Similarly, the decoupler functions also demonstrated significant speed improvements, with the mlm function running in just 12 seconds on the GPU compared to 83 seconds on the CPU, and the wsum method completing in just 26 seconds on the GPU compared to 16 minutes and 10 seconds on the CPU. 

Overall, these results demonstrate the potential for GPU acceleration to make scRNA-seq analysis faster and more efficient. These benchmark results are summarized in Table 1.

Function CPU  GPU Speedup
Whole notebook(excluding decoupler functions) 1,106 s  (18.5 min) 51 s 21x
Preprocessing 74 s  8 s 9x
Regress out 27 s 1.6 s 16x
PCA 35 s 0.7 s 50x
HVG (Seurat v3) 3.2 s 0.4 s 8x
Harmony 417 s 18 s 23x
Neighbors 22 s 5.1 s 4.3x
UMAP 36 s 0.4 s 90x
TSNE 133 s 2.4 s 55x
Louvain 17 s 0.6 s 28x
Leiden 14 s 0.2 s 70x
Logistic regression 58 s 3.7 s 15x
Draw graph (FA2) 256 s 0.3 s 850x
run_mlm (DoRothEA) 83 s 12 s 7x
Run_wsum (PROGENy) 970 s (16 min) 26 s 37x
Table 1. Server node benchmark for a dataset of 90,000 cells

In addition to the previous benchmark results, running a sample rapids-singlecell notebook with 500 K cells on the server node takes about 2 minutes when using rapids-singlecell. The same analysis takes about 41 minutes on the CPU.

Furthermore, using pearson_residuals for highly variable gene selection and normalization can also be accelerated using GPUs, providing additional speed improvements in scRNA-seq analysis. These benchmark results are summarized in Table 2.

rapids-singlecell is not only capable of accelerating single-cell data analysis on high-end server nodes, but also on consumer-grade hardware. Running the same notebook end-to-end with 50,000 cells on a desktop system with an AMD 5950x CPU, 64 GB memory, and an NVIDIA RTX 3090 GPU, takes around 5 minutes using rapids-singlecell. Although the system was using the RAPIDS Memory Manager (RMM) and unified memory to oversubscribe the GPUs memory, it saw a significant speedup compared to the CPU server. These benchmark results are summarized in Table 2.

Scene geometry reasoning data:
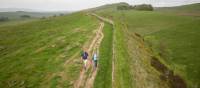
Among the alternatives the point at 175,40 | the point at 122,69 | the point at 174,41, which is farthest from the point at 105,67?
the point at 175,40

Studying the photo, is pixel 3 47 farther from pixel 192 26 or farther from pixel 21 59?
pixel 192 26

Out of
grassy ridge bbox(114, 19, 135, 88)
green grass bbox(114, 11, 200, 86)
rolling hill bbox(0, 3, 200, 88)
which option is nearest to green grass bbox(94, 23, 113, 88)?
rolling hill bbox(0, 3, 200, 88)

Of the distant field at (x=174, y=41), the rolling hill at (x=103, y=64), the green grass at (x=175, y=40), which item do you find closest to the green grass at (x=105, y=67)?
the rolling hill at (x=103, y=64)

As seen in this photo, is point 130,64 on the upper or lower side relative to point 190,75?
upper

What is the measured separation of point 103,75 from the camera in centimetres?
2789

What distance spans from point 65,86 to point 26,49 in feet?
73.2

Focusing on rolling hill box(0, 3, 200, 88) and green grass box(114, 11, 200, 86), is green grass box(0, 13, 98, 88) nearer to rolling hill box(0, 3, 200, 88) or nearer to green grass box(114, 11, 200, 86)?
rolling hill box(0, 3, 200, 88)

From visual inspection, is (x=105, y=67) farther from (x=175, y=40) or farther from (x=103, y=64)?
(x=175, y=40)

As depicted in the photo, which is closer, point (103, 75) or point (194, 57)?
point (103, 75)

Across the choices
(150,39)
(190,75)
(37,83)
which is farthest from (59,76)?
(150,39)

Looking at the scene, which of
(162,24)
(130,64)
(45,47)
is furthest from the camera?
(162,24)

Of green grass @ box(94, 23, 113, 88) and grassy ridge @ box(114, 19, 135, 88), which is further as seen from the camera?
grassy ridge @ box(114, 19, 135, 88)

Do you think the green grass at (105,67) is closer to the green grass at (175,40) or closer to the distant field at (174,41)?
the distant field at (174,41)

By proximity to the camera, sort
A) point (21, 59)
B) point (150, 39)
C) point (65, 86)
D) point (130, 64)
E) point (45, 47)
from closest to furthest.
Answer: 1. point (65, 86)
2. point (130, 64)
3. point (21, 59)
4. point (45, 47)
5. point (150, 39)
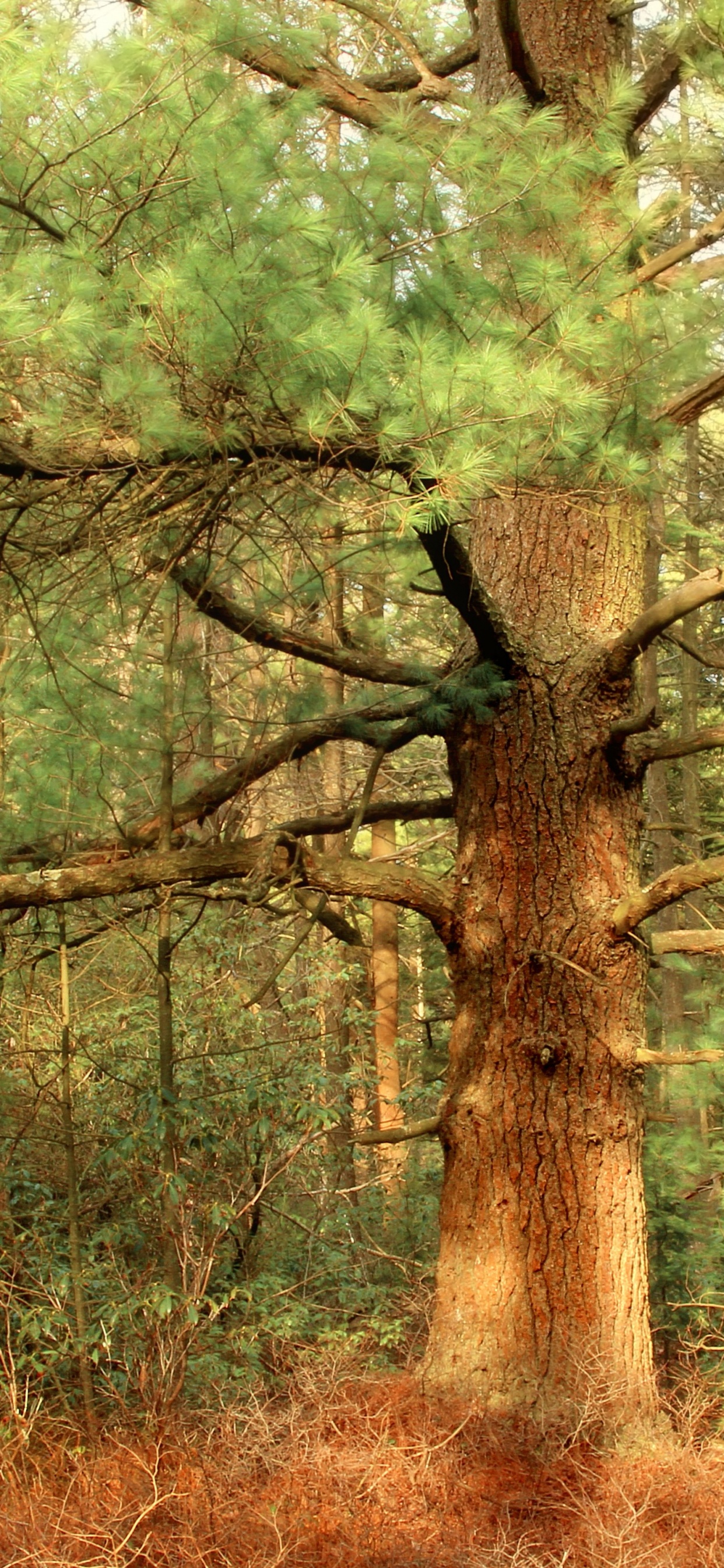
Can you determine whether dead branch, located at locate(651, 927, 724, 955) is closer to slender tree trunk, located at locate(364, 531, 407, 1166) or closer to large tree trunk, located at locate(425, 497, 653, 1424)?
large tree trunk, located at locate(425, 497, 653, 1424)

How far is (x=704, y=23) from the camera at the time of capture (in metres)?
4.34

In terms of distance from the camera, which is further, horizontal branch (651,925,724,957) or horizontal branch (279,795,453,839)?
horizontal branch (279,795,453,839)

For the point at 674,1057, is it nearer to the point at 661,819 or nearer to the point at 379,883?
the point at 379,883

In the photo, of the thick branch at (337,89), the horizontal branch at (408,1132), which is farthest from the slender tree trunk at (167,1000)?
the thick branch at (337,89)

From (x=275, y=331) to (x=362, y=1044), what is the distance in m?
7.04

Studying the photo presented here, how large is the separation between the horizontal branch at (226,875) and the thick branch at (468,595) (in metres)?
0.97

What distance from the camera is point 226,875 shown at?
486 centimetres

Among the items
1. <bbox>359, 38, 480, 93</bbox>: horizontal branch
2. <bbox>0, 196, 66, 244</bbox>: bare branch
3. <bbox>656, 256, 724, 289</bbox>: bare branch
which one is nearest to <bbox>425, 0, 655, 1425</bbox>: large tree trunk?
<bbox>359, 38, 480, 93</bbox>: horizontal branch

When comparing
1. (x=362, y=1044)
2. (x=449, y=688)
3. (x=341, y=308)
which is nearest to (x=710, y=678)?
(x=362, y=1044)

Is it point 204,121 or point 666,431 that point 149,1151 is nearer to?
point 666,431

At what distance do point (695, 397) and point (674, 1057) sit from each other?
251 cm

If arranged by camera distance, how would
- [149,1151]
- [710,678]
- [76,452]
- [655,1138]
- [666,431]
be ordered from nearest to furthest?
[76,452], [666,431], [149,1151], [655,1138], [710,678]

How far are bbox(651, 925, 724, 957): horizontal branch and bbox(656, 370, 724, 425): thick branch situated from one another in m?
1.95

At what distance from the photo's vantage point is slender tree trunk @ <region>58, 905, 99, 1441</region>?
16.8 ft
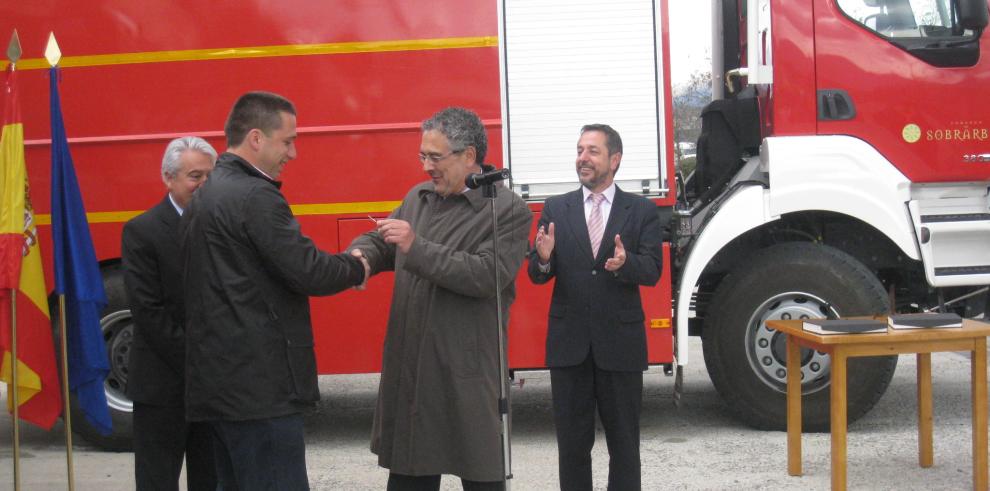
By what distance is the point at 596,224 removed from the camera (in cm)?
512

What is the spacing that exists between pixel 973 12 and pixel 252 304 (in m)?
5.03

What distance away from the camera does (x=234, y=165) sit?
146 inches

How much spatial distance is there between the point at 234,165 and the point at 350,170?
3037 millimetres

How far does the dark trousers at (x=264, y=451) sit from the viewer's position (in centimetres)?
365

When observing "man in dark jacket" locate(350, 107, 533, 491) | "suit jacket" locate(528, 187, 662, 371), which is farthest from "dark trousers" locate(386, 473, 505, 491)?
"suit jacket" locate(528, 187, 662, 371)

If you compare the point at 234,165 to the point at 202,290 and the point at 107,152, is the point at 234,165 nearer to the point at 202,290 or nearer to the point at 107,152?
the point at 202,290

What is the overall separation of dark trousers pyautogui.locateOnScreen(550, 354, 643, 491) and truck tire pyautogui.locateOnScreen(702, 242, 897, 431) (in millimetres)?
2097

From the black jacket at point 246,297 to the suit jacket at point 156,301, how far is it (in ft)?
2.88

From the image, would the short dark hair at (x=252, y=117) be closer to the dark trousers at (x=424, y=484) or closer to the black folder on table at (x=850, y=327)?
the dark trousers at (x=424, y=484)

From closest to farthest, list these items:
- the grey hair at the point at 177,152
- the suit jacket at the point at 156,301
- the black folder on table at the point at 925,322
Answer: the suit jacket at the point at 156,301 < the grey hair at the point at 177,152 < the black folder on table at the point at 925,322

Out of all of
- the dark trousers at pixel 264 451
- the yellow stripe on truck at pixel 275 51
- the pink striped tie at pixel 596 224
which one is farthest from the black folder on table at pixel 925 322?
the dark trousers at pixel 264 451

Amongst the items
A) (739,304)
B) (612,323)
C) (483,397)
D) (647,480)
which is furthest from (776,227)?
(483,397)

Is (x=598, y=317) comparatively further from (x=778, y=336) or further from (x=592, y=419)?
(x=778, y=336)

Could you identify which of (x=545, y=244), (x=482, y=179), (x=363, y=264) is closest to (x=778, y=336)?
(x=545, y=244)
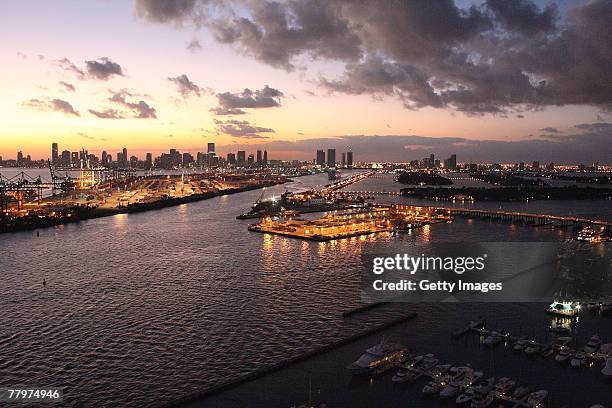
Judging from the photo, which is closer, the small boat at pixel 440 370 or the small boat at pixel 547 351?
the small boat at pixel 440 370

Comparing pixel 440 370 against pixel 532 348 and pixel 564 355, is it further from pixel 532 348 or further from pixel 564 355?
pixel 564 355

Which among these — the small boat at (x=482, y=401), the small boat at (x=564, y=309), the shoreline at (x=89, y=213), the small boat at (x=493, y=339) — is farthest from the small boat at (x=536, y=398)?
the shoreline at (x=89, y=213)

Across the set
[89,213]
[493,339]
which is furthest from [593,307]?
[89,213]

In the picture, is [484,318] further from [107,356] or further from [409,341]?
[107,356]

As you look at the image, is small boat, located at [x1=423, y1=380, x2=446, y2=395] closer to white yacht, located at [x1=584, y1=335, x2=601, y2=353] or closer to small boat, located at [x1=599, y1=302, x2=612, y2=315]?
white yacht, located at [x1=584, y1=335, x2=601, y2=353]

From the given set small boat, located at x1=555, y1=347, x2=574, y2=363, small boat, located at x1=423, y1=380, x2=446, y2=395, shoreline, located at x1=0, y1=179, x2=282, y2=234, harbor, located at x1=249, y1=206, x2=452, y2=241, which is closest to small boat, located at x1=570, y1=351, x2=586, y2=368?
small boat, located at x1=555, y1=347, x2=574, y2=363

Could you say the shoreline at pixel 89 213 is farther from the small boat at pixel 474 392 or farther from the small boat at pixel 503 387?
the small boat at pixel 503 387
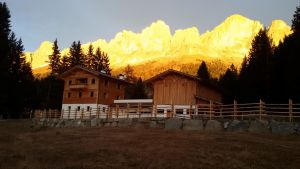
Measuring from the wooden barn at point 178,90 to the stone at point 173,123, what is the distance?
8630mm

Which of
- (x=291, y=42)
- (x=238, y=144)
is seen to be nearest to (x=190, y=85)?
(x=291, y=42)

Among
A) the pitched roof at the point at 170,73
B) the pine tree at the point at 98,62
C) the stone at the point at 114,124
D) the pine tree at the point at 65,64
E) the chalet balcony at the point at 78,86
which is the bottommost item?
the stone at the point at 114,124

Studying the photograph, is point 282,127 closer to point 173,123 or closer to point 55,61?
point 173,123

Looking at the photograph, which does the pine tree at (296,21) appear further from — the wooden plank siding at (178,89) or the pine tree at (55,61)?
the pine tree at (55,61)

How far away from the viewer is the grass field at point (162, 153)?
1850 centimetres

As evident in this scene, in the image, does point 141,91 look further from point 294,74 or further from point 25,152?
point 25,152

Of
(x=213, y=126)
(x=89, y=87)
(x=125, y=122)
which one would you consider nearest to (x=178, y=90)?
(x=125, y=122)

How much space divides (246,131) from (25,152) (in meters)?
19.0

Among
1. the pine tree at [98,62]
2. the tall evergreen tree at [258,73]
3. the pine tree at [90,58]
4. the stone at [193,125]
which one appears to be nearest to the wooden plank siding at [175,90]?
the stone at [193,125]

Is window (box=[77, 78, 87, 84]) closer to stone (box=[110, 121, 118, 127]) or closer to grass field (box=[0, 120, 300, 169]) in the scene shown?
stone (box=[110, 121, 118, 127])

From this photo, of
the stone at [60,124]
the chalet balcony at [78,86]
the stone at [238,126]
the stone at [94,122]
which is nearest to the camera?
the stone at [238,126]

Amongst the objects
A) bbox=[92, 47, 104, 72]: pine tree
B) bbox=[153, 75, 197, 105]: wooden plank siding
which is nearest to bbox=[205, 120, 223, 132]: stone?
bbox=[153, 75, 197, 105]: wooden plank siding

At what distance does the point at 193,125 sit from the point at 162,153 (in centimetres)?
1311

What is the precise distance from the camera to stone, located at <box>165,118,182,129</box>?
34.3m
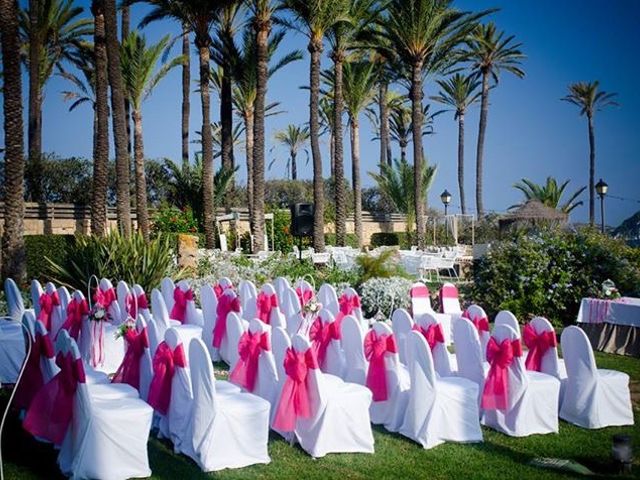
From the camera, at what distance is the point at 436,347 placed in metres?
6.39

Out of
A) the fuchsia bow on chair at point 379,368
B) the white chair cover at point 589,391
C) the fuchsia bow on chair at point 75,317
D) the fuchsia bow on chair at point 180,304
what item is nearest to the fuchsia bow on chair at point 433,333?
the fuchsia bow on chair at point 379,368

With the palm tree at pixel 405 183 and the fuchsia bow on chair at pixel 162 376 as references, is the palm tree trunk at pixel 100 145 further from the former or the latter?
the palm tree at pixel 405 183

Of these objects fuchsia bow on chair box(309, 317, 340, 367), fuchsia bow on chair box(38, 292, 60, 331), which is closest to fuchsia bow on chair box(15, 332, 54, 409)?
fuchsia bow on chair box(38, 292, 60, 331)

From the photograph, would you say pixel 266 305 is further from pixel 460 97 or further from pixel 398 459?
pixel 460 97

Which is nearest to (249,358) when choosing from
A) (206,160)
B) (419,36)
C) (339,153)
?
(206,160)

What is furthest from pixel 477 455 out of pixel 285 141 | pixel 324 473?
pixel 285 141

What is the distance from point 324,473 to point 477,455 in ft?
4.30

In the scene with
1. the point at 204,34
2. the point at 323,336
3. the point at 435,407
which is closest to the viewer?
the point at 435,407

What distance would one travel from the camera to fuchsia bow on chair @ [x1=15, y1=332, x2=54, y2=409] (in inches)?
211

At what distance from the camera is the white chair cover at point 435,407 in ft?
18.0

--- TASK STATEMENT ---
Extend the passage on GPU-accelerated single-cell analysis with rapids-singlecell, starting after its last sentence.

--- OUTPUT FOR THIS TASK ---
Function CPU GPU (A100) GPU (3090) Speedup
Whole notebook(excluding PR functions) 2,460 s (41 min) 110 s 290 s 22x
Preprocessing  305 s  28 s 169 s 10x
HVG (Seurat v3) 48 s 1.5 s 13 s 32x
Regress out 104 s 5.1 s 16 s 20x
scale 8.4 s 1.3 s 5 s 6.4x
PCA 86 s 3.7 s 35 s 23x
Neighbors 74 s 17.1 s 18.3 s 4.3x
UMAP 281 s (4.6 min) 6.7 s 7.6 s 60x
TSNE 786 s (13 min) 10 s 12.9 s 105x
Louvain 283 s (4.5 min) 4.5 s 5.7 s 62x
Leiden 282 s (4.5 min) 0.6 s 0.9 s 470x
Logistic regression 452 s (7.5 min) 33 s 63 s 13x
Diffusion map 30 s 0.75 s 1.3 s 40x
HVG (PR) 104 s  2.1 s 15.6 s 50x
Normalize (PR) 22 s 0.3 s 1 s 73x
Table 2. Server node and consumer system benchmark for a dataset of 500,000 cells

Running the same sample notebook (Table 1) with about 90 K cells end-to-end on the desktop system takes only 48 seconds when using rapids-singlecell. In comparison, the traditional scanpy CPU workflow takes 774 seconds. The accelerated decoupler functions also demonstrate significant speed improvements on consumer-grade hardware. These benchmark results are summarized in Table 3.

Function CPU  GPU Speedup
Whole notebook(excluding decoupler functions) 774 s (13 min) 48 s 16x
Preprocessing 114 s  6 s 19x
Regress out 62 s 1.6 s 39x
PCA 42 s 0.7 s 60x
HVG (Seurat v3) 2.7s 0.4 s 6.7x
Harmony 175 s 21.7 s 8x
Neighbors 14.9 s 4.6 s 3.2x
UMAP 31 s 0.3 s 103x
TSNE 95 s 1.4 s 68x
Louvain 9.3 s 0.5 s 18x
Leiden 13.2 s 0.1 s 130x
Logistic regression 76 s 3.75 s 20x
Draw graph (FA2) 191 s 0.23 s 830x
run_mlm (DoRothEA) 55 s 12 s 4.5x
Run_wsum (PROGENy) 690 s (11.5 min) 28 s 26x
Table 3. Server node and consumer system benchmark for a dataset of 500,000 cells

Installation 

There are multiple methods for installing rapids-singlecell. The easiest method is to use one of the provided yaml files provided within the GitHub repository. These set up the entire environment with everything needed for running the example notebooks.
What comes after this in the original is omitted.